Passage provided:
- - - - - - -
FILM NEXUS Vol. 7: Vampires



Since the silent film era, the vampire myth has provided inspiration to great filmmakers. The myriad aspects of the legend to exploit provide the point of view for each film, whether it is the horror, the romance, or the existential angst of being fully aware of one’s own immortality. Certainly it is the latter of those facets that inspired prolific American filmmaker Jim Jarmusch with his most recent film, “Only Lovers Left Alive,” which opens tonight at Cinema Center and stars Tilda Swinton and Tom Hiddleston, as vampires going through a bit of a ‘what-does-it-all-mean’ period.

Being a bit of an eclectic director, drawing on influences from postwar Japanese dramas, as well as a bit of Shakespeare, and the lives of his rock star friends, Jarmusch has found a way to bring a completely fresh take on the vampire story. And because of that, he has also directed one of the coolest additions to the genre. After catching “Only Lovers Left Alive” this weekend at Cinema Center, take some time to go back to these interesting building blocks to the great wall that is the modern vampire film tradition available on Netflix streaming.
- - - - - - -
Input data:

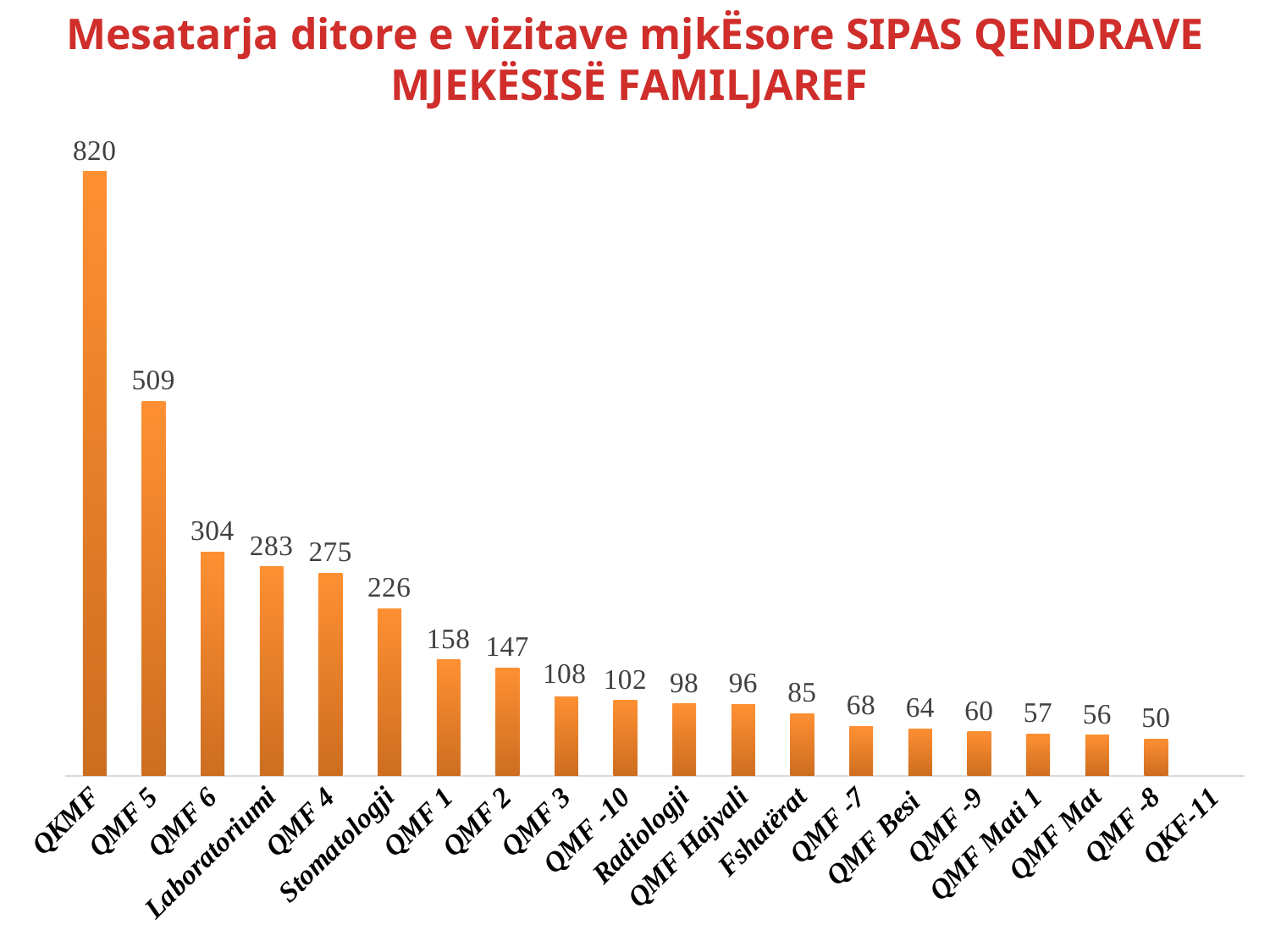
How many categories are labelled on the x axis? 20 What is the value for QMF Mati 1? 57 Do the values generally rise or fall from left to right along the x axis? Fall What is the value for Stomatologji? 226 What is the value for QKMF? 820 What kind of chart is shown on the slide? Bar chart What is the difference between the values for QMF 6 and Laboratoriumi? 21 Which category has the highest value? QKMF What is the difference between the values for QKMF and QMF 5? 311 Which is larger, the value for QMF 1 or the value for QMF 2? QMF 1 What is the value for QMF Hajvali? 96 Which is larger, the value for Radiologji or the value for Fshatërat? Radiologji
- - - - - - -
Parts of the exercise:
1. Please transcribe the vampire film column between "FILM NEXUS Vol." and "a ‘what-does-it-all-mean’ period.", inclusive.
2. According to the vampire film column, which two actors star in "Only Lovers Left Alive"?

Responses in order:
1.
FILM NEXUS Vol. 7: Vampires



Since the silent film era, the vampire myth has provided inspiration to great filmmakers. The myriad aspects of the legend to exploit provide the point of view for each film, whether it is the horror, the romance, or the existential angst of being fully aware of one’s own immortality. Certainly it is the latter of those facets that inspired prolific American filmmaker Jim Jarmusch with his most recent film, “Only Lovers Left Alive,” which opens tonight at Cinema Center and stars Tilda Swinton and Tom Hiddleston, as vampires going through a bit of a ‘what-does-it-all-mean’ period.

2. Tilda Swinton and Tom Hiddleston